__Tâches__.
(a) Dans l'extrait sur l'examen des investissements étrangers au Canada, que doit permettre le mécanisme d'examen des investissements importants effectués par des non-Canadiens ? Énumérez chaque élément.
(b) Poursuivez l'extrait sur l'examen des investissements étrangers au Canada après sa dernière phrase.

┌─ Extrait choisi

Étant donné les avantages que retire le Canada d’une augmentation du capital et de l’essor de la technologie et compte tenu de l’importance de préserver la sécurité nationale, la présente loi vise à instituer un mécanisme d’examen des investissements importants effectués au Canada par des non-Canadiens de manière à encourager les investissements au Canada et à contribuer à la croissance de l’économie et à la création d’emplois de même qu’un mécanisme d’examen des investissements effectués au Canada par des non-Canadiens et susceptibles de porter atteinte à la sécurité nationale.

 

 

[37]      Les objectifs exprimés sont de deux ordres. Le premier consiste à établir une procédure pour examiner les investissements importants effectués au Canada par des non‑Canadiens qui encourage l’investissement étranger et contribue à la croissance de l’économie et à la création d’emplois au Canada. Le deuxième vise à instituer un mécanisme d’examen des investissements effectués au Canada par des non-Canadiens qui sont susceptibles de porter atteinte à la sécurité nationale. L’objet ultime de la Loi qui touche le premier objectif est de s’assurer que l’investissement proposé « sera vraisemblablement à l’avantage net du Canada ».  Le deuxième objectif, lui, se passe d’explication.

└─
┌─ Données extraites

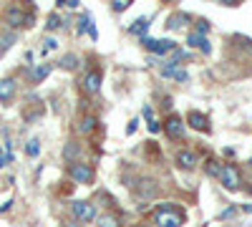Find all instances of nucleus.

└─
┌─ Données extraites

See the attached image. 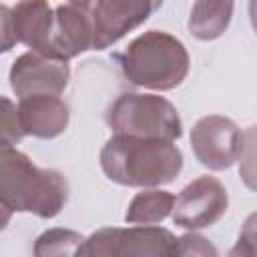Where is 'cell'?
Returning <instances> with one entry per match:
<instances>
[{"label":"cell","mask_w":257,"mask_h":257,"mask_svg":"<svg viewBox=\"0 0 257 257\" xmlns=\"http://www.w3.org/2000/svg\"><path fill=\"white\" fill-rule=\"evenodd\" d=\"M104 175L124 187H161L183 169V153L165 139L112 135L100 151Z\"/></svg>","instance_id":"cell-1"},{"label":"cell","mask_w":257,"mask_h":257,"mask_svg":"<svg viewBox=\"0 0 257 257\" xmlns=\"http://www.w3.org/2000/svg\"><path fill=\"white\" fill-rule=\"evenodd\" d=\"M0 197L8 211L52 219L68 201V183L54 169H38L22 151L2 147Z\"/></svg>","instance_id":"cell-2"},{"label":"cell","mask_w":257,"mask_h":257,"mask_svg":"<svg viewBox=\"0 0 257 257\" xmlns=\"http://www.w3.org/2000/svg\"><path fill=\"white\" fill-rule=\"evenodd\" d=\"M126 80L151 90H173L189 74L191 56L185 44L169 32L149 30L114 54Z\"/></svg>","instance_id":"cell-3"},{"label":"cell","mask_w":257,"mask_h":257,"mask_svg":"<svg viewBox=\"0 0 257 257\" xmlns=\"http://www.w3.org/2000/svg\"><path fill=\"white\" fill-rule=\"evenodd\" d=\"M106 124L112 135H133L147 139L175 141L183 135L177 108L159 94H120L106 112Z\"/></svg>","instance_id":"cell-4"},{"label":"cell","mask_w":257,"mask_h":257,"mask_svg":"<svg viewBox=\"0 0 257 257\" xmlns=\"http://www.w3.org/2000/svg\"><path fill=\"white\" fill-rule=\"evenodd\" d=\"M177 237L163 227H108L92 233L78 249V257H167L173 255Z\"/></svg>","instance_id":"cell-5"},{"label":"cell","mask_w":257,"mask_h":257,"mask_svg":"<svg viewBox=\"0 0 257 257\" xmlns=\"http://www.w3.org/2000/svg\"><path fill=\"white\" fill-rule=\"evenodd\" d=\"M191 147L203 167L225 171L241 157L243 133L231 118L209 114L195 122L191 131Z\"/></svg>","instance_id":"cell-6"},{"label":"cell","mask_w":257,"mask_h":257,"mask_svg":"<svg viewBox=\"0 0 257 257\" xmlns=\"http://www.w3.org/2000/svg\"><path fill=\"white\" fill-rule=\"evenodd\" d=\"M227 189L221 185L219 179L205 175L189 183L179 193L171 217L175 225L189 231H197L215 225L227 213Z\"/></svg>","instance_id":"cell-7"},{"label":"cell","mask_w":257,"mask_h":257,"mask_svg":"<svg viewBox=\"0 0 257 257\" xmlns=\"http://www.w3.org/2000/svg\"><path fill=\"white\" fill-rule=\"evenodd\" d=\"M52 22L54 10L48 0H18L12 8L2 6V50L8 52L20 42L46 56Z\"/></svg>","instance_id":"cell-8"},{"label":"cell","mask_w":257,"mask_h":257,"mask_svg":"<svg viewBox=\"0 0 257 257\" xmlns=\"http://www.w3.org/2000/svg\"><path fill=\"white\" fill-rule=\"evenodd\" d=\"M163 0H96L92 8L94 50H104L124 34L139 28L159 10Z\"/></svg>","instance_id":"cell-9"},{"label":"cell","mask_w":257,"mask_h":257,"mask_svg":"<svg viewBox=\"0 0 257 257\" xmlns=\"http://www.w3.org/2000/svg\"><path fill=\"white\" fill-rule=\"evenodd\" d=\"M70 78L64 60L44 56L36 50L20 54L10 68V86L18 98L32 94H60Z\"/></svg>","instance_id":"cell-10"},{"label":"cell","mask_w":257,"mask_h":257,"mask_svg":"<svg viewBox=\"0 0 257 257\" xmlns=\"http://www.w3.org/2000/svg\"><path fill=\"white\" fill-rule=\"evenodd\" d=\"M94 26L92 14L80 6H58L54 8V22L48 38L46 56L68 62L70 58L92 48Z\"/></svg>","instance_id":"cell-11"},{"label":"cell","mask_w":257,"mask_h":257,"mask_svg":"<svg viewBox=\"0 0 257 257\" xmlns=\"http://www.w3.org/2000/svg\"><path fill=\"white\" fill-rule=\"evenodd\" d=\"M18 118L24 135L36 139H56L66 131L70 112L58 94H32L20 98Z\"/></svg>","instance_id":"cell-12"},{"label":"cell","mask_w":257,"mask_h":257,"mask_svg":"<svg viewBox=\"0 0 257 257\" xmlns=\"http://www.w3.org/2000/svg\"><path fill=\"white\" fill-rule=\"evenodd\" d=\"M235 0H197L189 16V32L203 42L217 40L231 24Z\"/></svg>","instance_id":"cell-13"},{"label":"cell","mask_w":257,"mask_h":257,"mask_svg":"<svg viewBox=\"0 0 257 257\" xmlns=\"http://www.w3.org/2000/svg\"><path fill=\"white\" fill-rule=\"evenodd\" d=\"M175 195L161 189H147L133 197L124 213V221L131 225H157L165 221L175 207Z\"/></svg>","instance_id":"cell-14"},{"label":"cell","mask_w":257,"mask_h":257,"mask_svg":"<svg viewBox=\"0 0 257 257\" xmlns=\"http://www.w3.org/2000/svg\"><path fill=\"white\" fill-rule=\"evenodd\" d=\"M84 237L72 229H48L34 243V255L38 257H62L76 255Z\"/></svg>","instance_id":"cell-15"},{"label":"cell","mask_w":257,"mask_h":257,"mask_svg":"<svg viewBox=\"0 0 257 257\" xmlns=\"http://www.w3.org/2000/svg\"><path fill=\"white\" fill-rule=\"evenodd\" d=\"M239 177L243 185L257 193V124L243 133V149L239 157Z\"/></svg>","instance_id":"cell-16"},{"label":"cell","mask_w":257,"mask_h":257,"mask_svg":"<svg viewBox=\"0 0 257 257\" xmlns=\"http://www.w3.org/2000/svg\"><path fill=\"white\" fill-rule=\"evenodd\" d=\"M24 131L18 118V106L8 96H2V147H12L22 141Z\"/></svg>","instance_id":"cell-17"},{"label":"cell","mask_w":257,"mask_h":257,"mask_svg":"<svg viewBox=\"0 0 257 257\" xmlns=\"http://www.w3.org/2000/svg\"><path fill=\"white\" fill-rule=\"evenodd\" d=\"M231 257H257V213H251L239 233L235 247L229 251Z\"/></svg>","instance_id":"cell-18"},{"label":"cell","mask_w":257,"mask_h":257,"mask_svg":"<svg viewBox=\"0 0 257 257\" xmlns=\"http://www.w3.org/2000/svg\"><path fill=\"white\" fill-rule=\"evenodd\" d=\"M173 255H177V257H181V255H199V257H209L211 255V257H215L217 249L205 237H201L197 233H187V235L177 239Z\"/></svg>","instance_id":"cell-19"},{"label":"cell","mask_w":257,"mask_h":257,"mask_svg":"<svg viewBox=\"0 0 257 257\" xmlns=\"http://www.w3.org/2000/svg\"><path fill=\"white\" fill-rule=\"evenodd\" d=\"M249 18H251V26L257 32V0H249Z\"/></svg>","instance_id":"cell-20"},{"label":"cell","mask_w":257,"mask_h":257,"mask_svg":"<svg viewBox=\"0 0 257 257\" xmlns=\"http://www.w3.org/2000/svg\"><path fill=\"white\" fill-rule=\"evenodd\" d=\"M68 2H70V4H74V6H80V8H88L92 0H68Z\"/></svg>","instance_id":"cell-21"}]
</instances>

└─

__Réponses aux tâches__.
(a)
- Encourager les investissements au Canada
- Contribuer à la croissance de l'économie
- Contribuer à la création d'emplois

(b)
[38]      S’agissant de l’objectif de la procédure en question, soit une procédure engagée en vertu de l’article 40, il s’agit de la deuxième étape d’une procédure qui en compte deux. Comme je l’ai déjà expliqué, à la première étape dont il est question à l’article 39, la mise en demeure du ministre donne au non-Canadien l’occasion de démontrer pourquoi il n’y a pas eu contravention, de se conformer à la loi ou aux règlements, et de justifier le défaut de respecter des engagements. La mise en demeure du ministre avise aussi l’investisseur non canadien des conséquences qu’entraîne son inobservation. En outre, même si l’article 39.1 n’est entré en vigueur qu’en mars 2009, il prévoit que, si le ministre est d’avis que le non-Canadien a omis de se conformer à un engagement, le ministre peut, une fois l’investissement effectué, accepter un nouvel engagement du non‑Canadien.  

 

[39]      S’il est allégué que l’investisseur ne s’est pas conformé à une mise en demeure du ministre, ce dernier peut engager une procédure en application de l’article 40. La gamme des ordonnances que peut imposer la cour si elle est convaincue que le ministre était fondé à envoyer la mise en demeure et que celle-ci n’a pas été respectée comprend divers degrés et diverses formes de désinvestissements ainsi que des directives enjoignant à l’investisseur de se conformer à tout engagement. L’investisseur peut aussi être tenu de fournir les renseignements demandés par le ministre ou le directeur et se voir imposer une pénalité égale ou inférieure à 10 000 $ pour chacun des jours au cours desquels il contrevient à la Loi.

 

[40]      L’aspect clé de la Loi est la décision que l’investissement proposé « sera vraisemblablement à l’avantage net du Canada ». Cette décision repose sur la valeur des renseignements, des engagements et des observations de l’investisseur qui ont trait aux facteurs économiques généraux qui figurent à l’article 20. Si l’investissement n’est pas effectué en conformité avec le fondement de son approbation, surtout lorsque les engagements ne sont pas respectés, il y a risque d’entrave à l’atteinte de l’objet ultime de la Loi.

 

[41]      Lu dans le contexte des articles 39 et 39.1, et compte tenu des objectifs de la Loi et des types d’ordonnance qui peuvent être rendus en application de l’article 40, l’objectif d’une procédure engagée en vertu de cet article est d’assurer le respect des dispositions de la Loi et de tout engagement qui peut avoir été pris à l’appui de la demande d’approbation.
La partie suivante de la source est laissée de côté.